• [ИСХОДНЫЙ ТЕКСТ]:
━━━━━━━━━━━━━━━━━━━━

Впрочем, и без анархии политической дело ни в коем случае не обойдется. Октябрьская революция 1917 года стала неминуемым водоразделом в судьбе деятелей русского авангарда, после которого одних, «анархистов духа» вроде Крученых и Ильи Зданевича, повлекло во временное убежище в Грузии, где, сохраняя политический нейтралитет, они продолжили формальные эксперименты в области искусства. Иные вслед за Маяковским и Бурлюком начали пытаться встроить себя в большевистский аппарат пропаганды в качестве агитаторов. Третьи — возможно, наиболее радикальные из всех, — к числу которых принадлежали Владимир Татлин, Казимир Малевич, Алексей Ган и Александр Родченко, нашли себя на страницах «Анархии», ежедневной газеты Московской федерации анархистских групп, просуществовавшей до разгрома большевиками противников государственности в 1918-м.

Люди эти не просто привносили анархические идеи в создаваемое ими искусство; они стремились организовать в соответствии с анархическими идеалами творческий процесс художественного сообщества. Весной 1917-го создается профессиональный союз художников-живописцев Москвы (СОЖИВ), который, согласно Гурьяновой, имел своей моделью не столько объединение деятелей искусства, каких Россия к тому времени уже знала предостаточно, сколько анархо-синдикалистский профсоюз. Наиболее левые деятели авангарда образовали внутри СОЖИВ «молодую» федерацию.

Пресловутая проблема отношений «книгопродавца и поэта», с которой мы начинали этот текст, затронув непродаваемые издания Крученых; проблема куда как более актуальная для многих деятелей авангарда, перебивавшихся в Петербурге или Москве случайными заработками, решалась в их представлении путем упразднения всех посредников между художником и обществом. В постреволюционном мире не останется нужды в спонсорах, галеристах, меценатах и прочих «кураторах», поскольку все искусство станет выставляться в народных музеях. Роль организатора выставок, свободных от цензуры государства, возьмет на себя профсоюз, а антидотом от установления диктатуры внутри самого профсоюза станет его организация на федеративных принципах из представителей разных художественных направлений.

В этот момент анархистская идеология многим казалась единственной приемлемой философской базой для построения новой модели бытования искусства в постреволюционном обществе, пишет Гурьянова, и еще даже весной 1918 года такая возможность выглядела вполне реальной.

━━━━━━━━━━━━━━━━━━━━

• [ФРАГМЕНТ ДАННЫХ]:
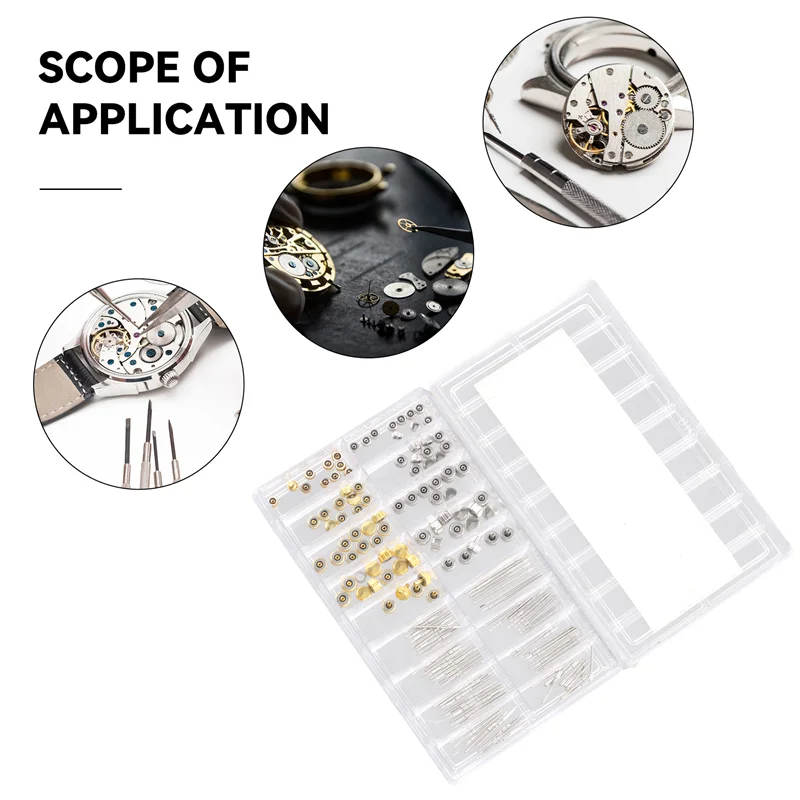 SCOPE OF APPLICATION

━━━━━━━━━━━━━━━━━━━━

• [ЗАДАНИЕ A]:
Ответьте на вопросы по исходному тексту:
(i) Куда после Октябрьской революции уехали Крученых и Илья Зданевич?
(ii) Когда был создан профессиональный союз художников-живописцев Москвы (СОЖИВ)?
(iii) Где, по представлению деятелей авангарда, будет выставляться все искусство в постреволюционном мире?
• [ЗАДАНИЕ B]:
Перепишите фрагмент исходного текста, который открывается словами «Впрочем, и без анархии» и завершается словами «противников государственности в 1918-м.». Слово «агитаторов» замените на «пропагандистов».
Для ответов пользуйтесь только исходным текстом.

• [ОТВЕТ A]:
(i) В Грузию.
(ii) Весной 1917 года.
(iii) В народных музеях.

• [ОТВЕТ B]:
Впрочем, и без анархии политической дело ни в коем случае не обойдется. Октябрьская революция 1917 года стала неминуемым водоразделом в судьбе деятелей русского авангарда, после которого одних, «анархистов духа» вроде Крученых и Ильи Зданевича, повлекло во временное убежище в Грузии, где, сохраняя политический нейтралитет, они продолжили формальные эксперименты в области искусства. Иные вслед за Маяковским и Бурлюком начали пытаться встроить себя в большевистский аппарат пропаганды в качестве пропагандистов. Третьи — возможно, наиболее радикальные из всех, — к числу которых принадлежали Владимир Татлин, Казимир Малевич, Алексей Ган и Александр Родченко, нашли себя на страницах «Анархии», ежедневной газеты Московской федерации анархистских групп, просуществовавшей до разгрома большевиками противников государственности в 1918-м.